---------- Fragmento del documento

De este modo, cada día, cada hora, un sinfín de documentos gráficos va convirtiendo la presencia en una ausencia de segundo grado. No es la ausencia de la anulación sino la pérdida de atributos del objeto que en cada instantánea se deja atrás su textura o su variable contemplación, su talla y su potencia. Monumentos, edificios, jardines o palacios, el Taj Mahal o el Vaticano, las pirámides de Egipto o las cataratas del Niágara son despojadas en la foto de cualidades fundamentales a cambio de una captura que, más tarde, las dejará definitivamente simplificadas en el interior del aparato.

¿Se resiente con ello la verdad? Crece la verdad del turista frente a la verdad de la presencia real. Y crece anualmente en la multiplicación de sujetos turísticos que llegan ya a casi los 1.000 millones al año y no han dejado, sino circunstancialmente, de crecer. Su número pesa ya como un importante factor en el cambio de la visión de las cosas como, caseramente, los vídeos y las fotos afectan a la memoria convirtiendo el recuerdo cada vez menos en un objeto de la memoria y más como una posesión del artefacto. Una traslación que afecta tanto como Google y sus semejantes, sea a través de la Wikipedia o no, a la capacidad y el esfuerzo mental de la retención. La pequeña cámara y el móvil, el almacén gráfico del ordenador personal, componen ya la personalidad de un individuo paralelo que va tomando de nuestras vidas sus porciones y haciéndose cargo, más o menos, de su peso y de su acción.

La atávica idea de esas tribus que no se dejan fotografiar por miedo a perder su alma, regresa desprovista de temor y cargada de celebración. Sin que lo percibamos con claridad la existencia va tomando el carácter de un pasaje sucesivo para ser plasmado y simplificado en la mnemotecnia de la cámara. La vivencia ingresa en una suerte de congelador donde tiende a conservarse mejor que sin su pasiva colaboración. Toda circunstancia fotografiada se plasma, se detiene en el tiempo y el tiempo deja de hallarse expuesto a una parte de su devoración. De este modo tratamos de eternizar nuestra vida al precio de poseerla simplificada en un almacén virtual.

--------------------
---------- Extracto de datos

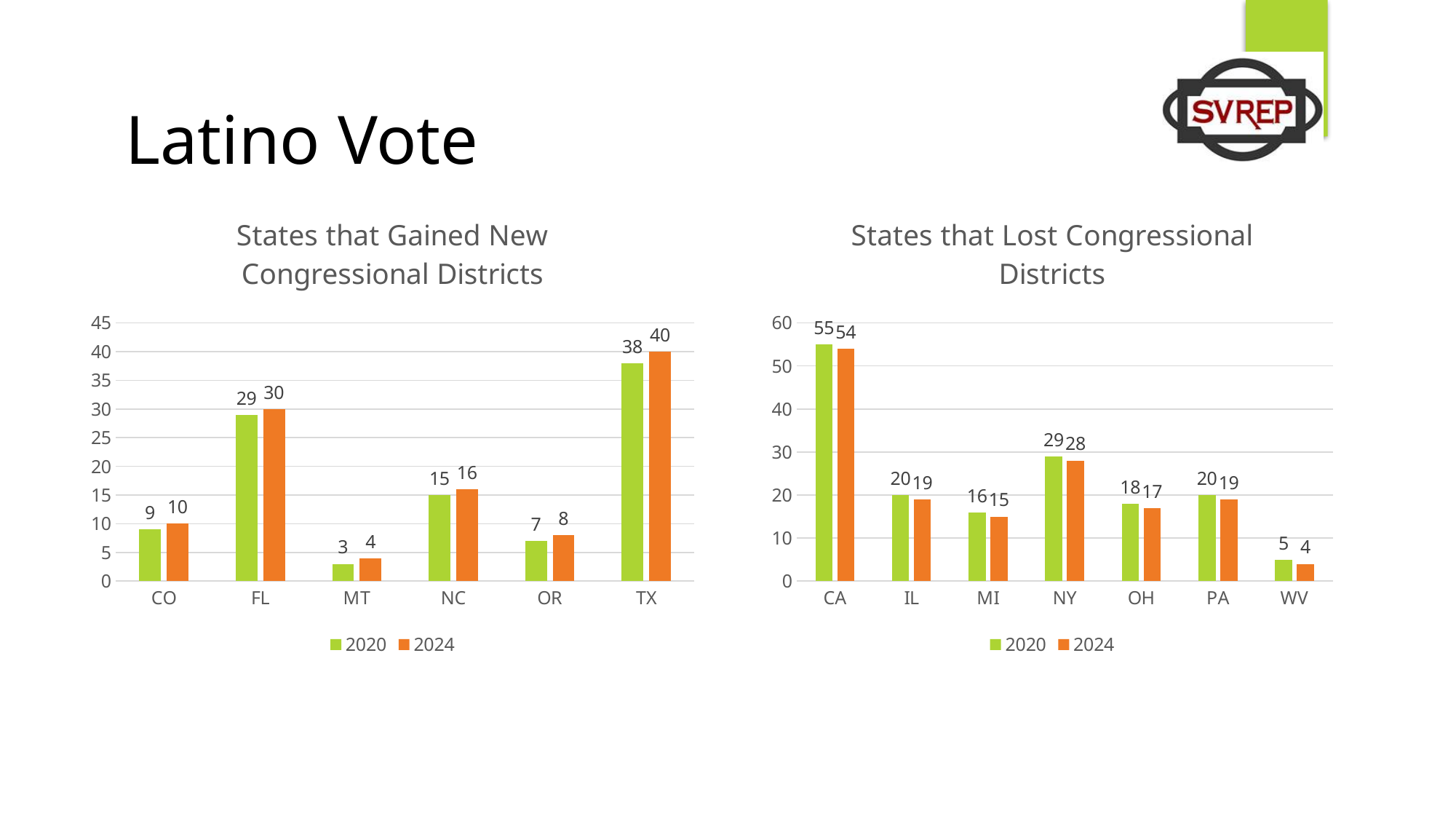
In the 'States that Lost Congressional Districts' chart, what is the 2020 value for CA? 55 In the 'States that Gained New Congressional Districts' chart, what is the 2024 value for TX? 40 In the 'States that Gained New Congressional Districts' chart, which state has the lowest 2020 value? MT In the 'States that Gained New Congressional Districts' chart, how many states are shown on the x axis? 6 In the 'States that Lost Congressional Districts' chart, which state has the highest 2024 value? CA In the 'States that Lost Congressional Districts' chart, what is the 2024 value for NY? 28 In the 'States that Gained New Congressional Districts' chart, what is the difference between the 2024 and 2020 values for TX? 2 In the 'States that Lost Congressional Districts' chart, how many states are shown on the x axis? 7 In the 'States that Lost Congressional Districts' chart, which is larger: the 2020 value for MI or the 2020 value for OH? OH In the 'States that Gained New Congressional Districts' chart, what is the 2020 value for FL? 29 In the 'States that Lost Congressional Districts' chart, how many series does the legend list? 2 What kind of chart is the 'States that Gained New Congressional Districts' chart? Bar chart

--------------------

● Enunciado
Devuelve literalmente el pasaje del fragmento sobre la fotografía y el turismo que va desde "De este modo, cada" hasta "interior del aparato.".

● Solución propuesta
De este modo, cada día, cada hora, un sinfín de documentos gráficos va convirtiendo la presencia en una ausencia de segundo grado. No es la ausencia de la anulación sino la pérdida de atributos del objeto que en cada instantánea se deja atrás su textura o su variable contemplación, su talla y su potencia. Monumentos, edificios, jardines o palacios, el Taj Mahal o el Vaticano, las pirámides de Egipto o las cataratas del Niágara son despojadas en la foto de cualidades fundamentales a cambio de una captura que, más tarde, las dejará definitivamente simplificadas en el interior del aparato.